The Dilkhusa Grand, once filled with coach parties, now houses asylum seekers. But what cannot be changed is its camera-friendly cliffside setting. ‘Beautiful’ says my 1930 guide. ‘Magnificent’ would do just as well. Sheltered Wildersmouth beach lies in a cove, once popular with smugglers, that cuts all the way into town. It never fails to stir the imagination, especially on stormy days when waves crash against the rocks below high-sided cliffs.

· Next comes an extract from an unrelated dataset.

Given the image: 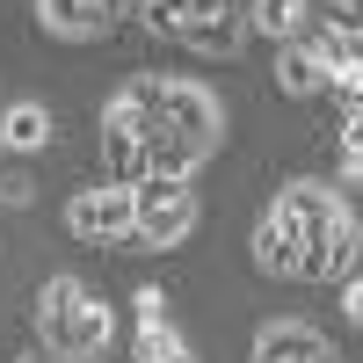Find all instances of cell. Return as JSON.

With a backdrop of well-kept public gardens and benches, it’s hard to think of any other resort where you get this mix of wildness and tranquillity. A walk around Capstone Hill leads to the town’s pretty harbour. Ilfracombe developed into a busy port between the 14th and 16th centuries. Its fishing fleet is diminished today, yet there’s still plenty of interest. Not least for modern art fans. There’s Damien Hirst’s, Verity, a 66ft-high statue of a pregnant woman brandishing a sword and the scales of justice, while standing on a pile of law books. It might look incongruous anywhere else but at the harbour entrance has a certain Statue of Liberty appeal. Maritime excursions are another plus. From March to October, deep-sea fishing trips are available. There are also day excursions to the island of Lundy, a bird-lover’s favourite, ten miles out at sea.

From the harbour, I walk up Lantern Hill to St Nicholas Chapel, which dates from 1322 and incorporates Britain’s oldest working lighthouse. It has splendid views over to Wales. And the good news is that the 17th-century Royal Britannia by the quayside is still serving pints. A sign in the foyer states that Lord Nelson and Lady Hamilton ‘used’ the inn, while Edward VII also stayed the night aged 15, giving the inn its ‘royal’ appellation.

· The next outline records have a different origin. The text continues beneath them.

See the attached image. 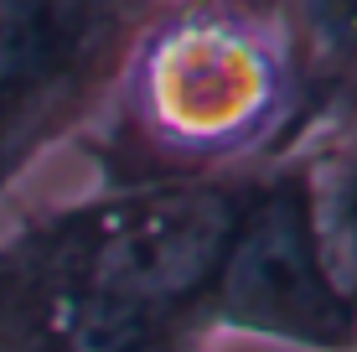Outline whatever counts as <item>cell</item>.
<instances>
[{
	"label": "cell",
	"instance_id": "1",
	"mask_svg": "<svg viewBox=\"0 0 357 352\" xmlns=\"http://www.w3.org/2000/svg\"><path fill=\"white\" fill-rule=\"evenodd\" d=\"M259 171L89 192L0 238V352H207Z\"/></svg>",
	"mask_w": 357,
	"mask_h": 352
},
{
	"label": "cell",
	"instance_id": "4",
	"mask_svg": "<svg viewBox=\"0 0 357 352\" xmlns=\"http://www.w3.org/2000/svg\"><path fill=\"white\" fill-rule=\"evenodd\" d=\"M223 332L316 352H357V316L337 296L316 244L305 161L259 171L254 208L223 275Z\"/></svg>",
	"mask_w": 357,
	"mask_h": 352
},
{
	"label": "cell",
	"instance_id": "5",
	"mask_svg": "<svg viewBox=\"0 0 357 352\" xmlns=\"http://www.w3.org/2000/svg\"><path fill=\"white\" fill-rule=\"evenodd\" d=\"M290 52L295 109L280 161L357 130V6H275Z\"/></svg>",
	"mask_w": 357,
	"mask_h": 352
},
{
	"label": "cell",
	"instance_id": "3",
	"mask_svg": "<svg viewBox=\"0 0 357 352\" xmlns=\"http://www.w3.org/2000/svg\"><path fill=\"white\" fill-rule=\"evenodd\" d=\"M155 6L0 0V192L109 109Z\"/></svg>",
	"mask_w": 357,
	"mask_h": 352
},
{
	"label": "cell",
	"instance_id": "6",
	"mask_svg": "<svg viewBox=\"0 0 357 352\" xmlns=\"http://www.w3.org/2000/svg\"><path fill=\"white\" fill-rule=\"evenodd\" d=\"M295 161H305V181H311V223L316 244H321V264L357 316V130L295 155Z\"/></svg>",
	"mask_w": 357,
	"mask_h": 352
},
{
	"label": "cell",
	"instance_id": "2",
	"mask_svg": "<svg viewBox=\"0 0 357 352\" xmlns=\"http://www.w3.org/2000/svg\"><path fill=\"white\" fill-rule=\"evenodd\" d=\"M295 83L275 6H155L109 109L78 135L98 187H187L280 166Z\"/></svg>",
	"mask_w": 357,
	"mask_h": 352
}]
</instances>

Walking the town’s steep streets is a delight and independent shops still feature on the High Street. Holy Trinity Church, its tower dating to AD 1000, has been a listed building since 1951. Its stained glass windows are superb.

A more recent and controversial addition is the Landmark Theatre. Local nicknames for the conical sea-front edifice are: Bill and Ben the Flowerpot Men’s Upside-down Home and Madonna’s Bra. I, for one, rather like it.

Although many hotels have gone, thankfully the Imperial, which dates from 1898, remains, and rates are reasonable.

A number of famous folk have left their footprints in Ilfracombe, some literally. Olympian Jonathan Edwards, who still holds the world record for the triple jump, lived in the town and you can test your hop-skip-and-jump skills on a special seafront mosaic. I would recommend hopping and skipping along to Ilfracombe. Somehow, for all its changes, it remains the same.